Życie w UK
Negocjacje brexitowe wchodzą w ostateczną fazę – porozumienie między UK, a UE możliwe już w październiku
"Negocjacje wchodzą właśnie w ostateczną fazę" – komentował główny szef unijnego zespołu negocjacyjnego, Michel Barnier. Obie strony zintensyfikowały prace nad budową porozumienia, gdyż zarówno Londyn, jak i Bruksela chcą ustalić szczegóły swojego rozwodu przed końcem roku, już w październiku.
"Doszliśmy wspólnie do wniosku, że od teraz rozmowy będą prowadzone nieustannie. Dominic Raab i ja będziemy spotykać się regularnie, aby reealizować kolejne etapy rozmów" – mówił na konferencji prasowej Michel Barnier.

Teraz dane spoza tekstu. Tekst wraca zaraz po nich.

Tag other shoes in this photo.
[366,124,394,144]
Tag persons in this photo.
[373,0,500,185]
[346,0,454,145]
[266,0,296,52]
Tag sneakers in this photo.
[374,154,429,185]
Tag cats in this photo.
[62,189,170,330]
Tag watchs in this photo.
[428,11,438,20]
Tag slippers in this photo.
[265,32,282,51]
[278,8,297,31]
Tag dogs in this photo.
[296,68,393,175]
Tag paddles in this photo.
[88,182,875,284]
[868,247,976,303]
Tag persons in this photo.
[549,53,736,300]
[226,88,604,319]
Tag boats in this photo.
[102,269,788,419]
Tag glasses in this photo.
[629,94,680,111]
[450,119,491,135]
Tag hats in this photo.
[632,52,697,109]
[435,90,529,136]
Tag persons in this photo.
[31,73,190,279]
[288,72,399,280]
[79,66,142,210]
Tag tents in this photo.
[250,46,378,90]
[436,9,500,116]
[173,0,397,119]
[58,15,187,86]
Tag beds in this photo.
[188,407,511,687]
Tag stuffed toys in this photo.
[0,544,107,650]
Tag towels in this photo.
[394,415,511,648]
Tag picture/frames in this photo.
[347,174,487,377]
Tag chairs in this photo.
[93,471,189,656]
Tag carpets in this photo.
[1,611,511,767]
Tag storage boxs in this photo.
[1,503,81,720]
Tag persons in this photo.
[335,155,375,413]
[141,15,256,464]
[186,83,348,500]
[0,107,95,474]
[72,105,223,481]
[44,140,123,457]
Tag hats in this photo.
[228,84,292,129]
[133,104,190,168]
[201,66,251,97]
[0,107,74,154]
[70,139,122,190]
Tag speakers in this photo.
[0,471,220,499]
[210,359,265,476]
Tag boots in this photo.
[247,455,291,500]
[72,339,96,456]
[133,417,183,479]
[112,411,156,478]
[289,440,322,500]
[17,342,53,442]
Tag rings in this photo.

Właśnie z powodu "zwiększenia intensywności rozmów" brytyjski minister ds Brexitu pojawił się we wtorek w Brukseli, choć wciąż niektóre kwestie, jak choćby granica Północnej Irlandii, pozostają nierozwiązane. Pytany o ten problemy Raab nie udzielił klarownej odpowiedzi, tylko podkreślił, że tego typu sprawy muszą zostać rozwiązane "na poziomie politycznym". Prowadzący negocjacje z Unią ledwie od lipca polityk przyznał, że rząd Theresy May jest zdeterminowany, aby wyjście Wielkiej Brytanii ze struktur unijnych miało miejsce w marcu przyszłego roku, nawet jeśli nie udałoby się osiągnąć porozumienia i skończyłoby się opcją "no deal". "Niektóre z tych straszliwych, jeżących włosy na głowie historiach o wyjściu z UE bez umowy są bardzo dalekie od prawdy" – uspokajał.
Raab pytany wprost o ewentualną możliwość powrotu Wielkiej Brytanii do Wspólnoty w razie negocjacyjnego fiaska stwierdził bardzo mocno, że nic takiego nie wchodzi w grę. Jak widać zarówno Londyn, jak i Brukselą są zgodne w kwestii tego, że porozumienie musi zostać osiągnięte jak najszybciej. Problem polega jednak na tym, że przez wakacje poczyniono w zasadzie zerowe postępy! Podczas rozmów w sprawie przyszłych relacji handlowych i granicy irlandzkiej nie wypracowano żadnego kompromisu.
W dodatku wewnętrzna sytuacja w brytyjskim rządzie wciąż pozostaje nie najlepsza. Nie dość, że plan z Chequers nadal budzi kontrowersje w Partii Konserwatywnej to jeszcze oberwało się mu mocno od przedstawicieli UE. W zasadzie obie strony mają już bardzo małe pole manewru, aby móc jakoś "uzgodnić" swoje pozycje, więc coraz trudniej będzie o zadowalający wszystkich kompromis. Premier May jest przekonana, że zrobiła już dość ustępstw wobec UE szczególnie, że znajduje się nieustannie pod ostrzałem konserwatywnych zwolenników twardego Brexitu.
Praca w UK w CV – pomaga czy przeszkadza w znalezieniu zatrudnienia w Polsce?
Na zakończenie warto dodać, że umowa między Londynem, a Brukselą musi zostać podpisana w październiku jeśli Brexit ma się odbyć w marcu 2019 – tyle właśnie czasu potrzeba, aby dopełnić wszelkich formalności i dokumenty zostały ratyfikowane.